== YANG PERLU DIKERJAKAN ==
**a.** Salin bagian kutipan tentang harta dan nilai waktu, mulai dari "Islam juga tidak" sampai "tinggi nilai waktunya.".
**b.** Sebutkan semua istilah berbahasa Inggris yang dipakai dalam kutipan tentang harta dan nilai waktu.

== KUTIPAN TERSEDIA ==
Islam juga tidak mengenal konsep time value of money. Akan tetapi, economic value of time yang dikenal dalam islam. Maknanya adalah bahwa time akan mempunyai economic value jika waktu tersebut ditambah dengan faktor produksi lain, sehingga menjadi capital dan dapat menjadi return. Jadi faktor yang menentukan nilai waktu adalah bagaimana seseorang memanfaatkan waktu itu. Semakin efektif (doing the right things), dan efisien (doing the thing right), maka akan semakin tinggi nilai waktunya.

III. HAK DAN MANFAAT HARTA
            Madzhab hanafi meringkas definisi harta pada sesuatu dzat yang bersifat materi. Dalam arti memiliki bentuk yang dapat dilihat atau diraba. Dengan demikian hak dan manfaat termasuk tidak termasuk dalam katagori harta, akan tetapi merupakan kepemilikan.
            Berbeda dengan ulama fiqh selain hanafiyah. Menurut mereka, hak dan manfaat termasuk harta. Dengan alasan, maksud dan tujuan memiliki sesuatu adalah karena terdapat manfaat yang dapat diterima bukan karena dzatnya. Atas dasar adanya manfaat tersebut manusia berusaha untuk menjaga dan menyimpan kemanfaatan yang terdapat dalam dzat tersebut.

== DATA DITAMPILKAN ==
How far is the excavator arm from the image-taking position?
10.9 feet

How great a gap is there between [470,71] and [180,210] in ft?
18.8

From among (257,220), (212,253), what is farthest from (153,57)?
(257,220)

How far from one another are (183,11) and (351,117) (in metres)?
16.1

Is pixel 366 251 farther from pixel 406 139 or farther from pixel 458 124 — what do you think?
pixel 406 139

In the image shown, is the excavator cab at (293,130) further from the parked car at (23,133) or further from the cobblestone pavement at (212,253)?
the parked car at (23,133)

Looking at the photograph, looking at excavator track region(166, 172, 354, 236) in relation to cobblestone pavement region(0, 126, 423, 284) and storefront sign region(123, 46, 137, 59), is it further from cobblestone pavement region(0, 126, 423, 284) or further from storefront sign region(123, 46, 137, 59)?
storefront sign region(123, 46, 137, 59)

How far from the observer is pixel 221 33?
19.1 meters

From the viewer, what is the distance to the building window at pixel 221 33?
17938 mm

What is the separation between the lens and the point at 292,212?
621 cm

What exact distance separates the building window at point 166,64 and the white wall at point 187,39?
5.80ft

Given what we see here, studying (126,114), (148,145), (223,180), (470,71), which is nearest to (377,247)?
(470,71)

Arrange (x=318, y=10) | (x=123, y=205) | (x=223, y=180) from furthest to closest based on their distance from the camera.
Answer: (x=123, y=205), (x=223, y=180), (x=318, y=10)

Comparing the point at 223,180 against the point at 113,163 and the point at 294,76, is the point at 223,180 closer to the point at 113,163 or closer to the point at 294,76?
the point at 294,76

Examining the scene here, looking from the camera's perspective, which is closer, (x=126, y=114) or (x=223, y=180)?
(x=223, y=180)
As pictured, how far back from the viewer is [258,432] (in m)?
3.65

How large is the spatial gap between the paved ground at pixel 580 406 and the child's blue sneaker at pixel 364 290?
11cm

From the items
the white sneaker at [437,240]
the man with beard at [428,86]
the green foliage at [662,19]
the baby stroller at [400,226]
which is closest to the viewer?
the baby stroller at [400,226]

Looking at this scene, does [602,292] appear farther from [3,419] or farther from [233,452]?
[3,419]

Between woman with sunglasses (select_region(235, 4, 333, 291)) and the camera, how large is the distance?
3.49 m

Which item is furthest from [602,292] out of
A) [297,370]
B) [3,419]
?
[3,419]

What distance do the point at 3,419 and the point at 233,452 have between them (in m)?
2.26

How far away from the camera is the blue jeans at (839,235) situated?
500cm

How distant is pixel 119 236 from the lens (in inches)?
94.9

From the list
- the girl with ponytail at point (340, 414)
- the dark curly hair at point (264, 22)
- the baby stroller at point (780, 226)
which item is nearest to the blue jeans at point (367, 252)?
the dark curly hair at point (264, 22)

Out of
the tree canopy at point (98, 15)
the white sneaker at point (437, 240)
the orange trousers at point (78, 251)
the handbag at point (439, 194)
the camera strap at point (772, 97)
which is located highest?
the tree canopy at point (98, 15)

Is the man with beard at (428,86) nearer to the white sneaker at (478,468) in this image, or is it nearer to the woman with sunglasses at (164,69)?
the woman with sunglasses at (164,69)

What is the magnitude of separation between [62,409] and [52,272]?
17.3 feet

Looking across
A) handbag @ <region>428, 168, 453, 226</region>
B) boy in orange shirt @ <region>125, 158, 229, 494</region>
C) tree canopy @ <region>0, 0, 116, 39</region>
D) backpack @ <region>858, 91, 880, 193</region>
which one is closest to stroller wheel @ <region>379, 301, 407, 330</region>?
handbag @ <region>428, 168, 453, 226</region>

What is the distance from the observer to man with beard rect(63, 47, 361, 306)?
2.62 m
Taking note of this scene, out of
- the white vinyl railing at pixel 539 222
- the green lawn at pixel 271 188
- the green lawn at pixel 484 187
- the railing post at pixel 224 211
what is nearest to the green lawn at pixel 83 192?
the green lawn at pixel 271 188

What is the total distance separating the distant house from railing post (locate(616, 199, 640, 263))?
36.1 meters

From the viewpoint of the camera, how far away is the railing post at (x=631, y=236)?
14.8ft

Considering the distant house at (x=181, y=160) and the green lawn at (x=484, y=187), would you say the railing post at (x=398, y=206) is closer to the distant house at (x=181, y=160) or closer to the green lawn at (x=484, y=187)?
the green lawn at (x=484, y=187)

== JAWABAN ==
**a.**
Islam juga tidak mengenal konsep time value of money. Akan tetapi, economic value of time yang dikenal dalam islam. Maknanya adalah bahwa time akan mempunyai economic value jika waktu tersebut ditambah dengan faktor produksi lain, sehingga menjadi capital dan dapat menjadi return. Jadi faktor yang menentukan nilai waktu adalah bagaimana seseorang memanfaatkan waktu itu. Semakin efektif (doing the right things), dan efisien (doing the thing right), maka akan semakin tinggi nilai waktunya.

**b.** time value of money, economic value of time, time, economic value, capital, return, doing the right things, doing the thing right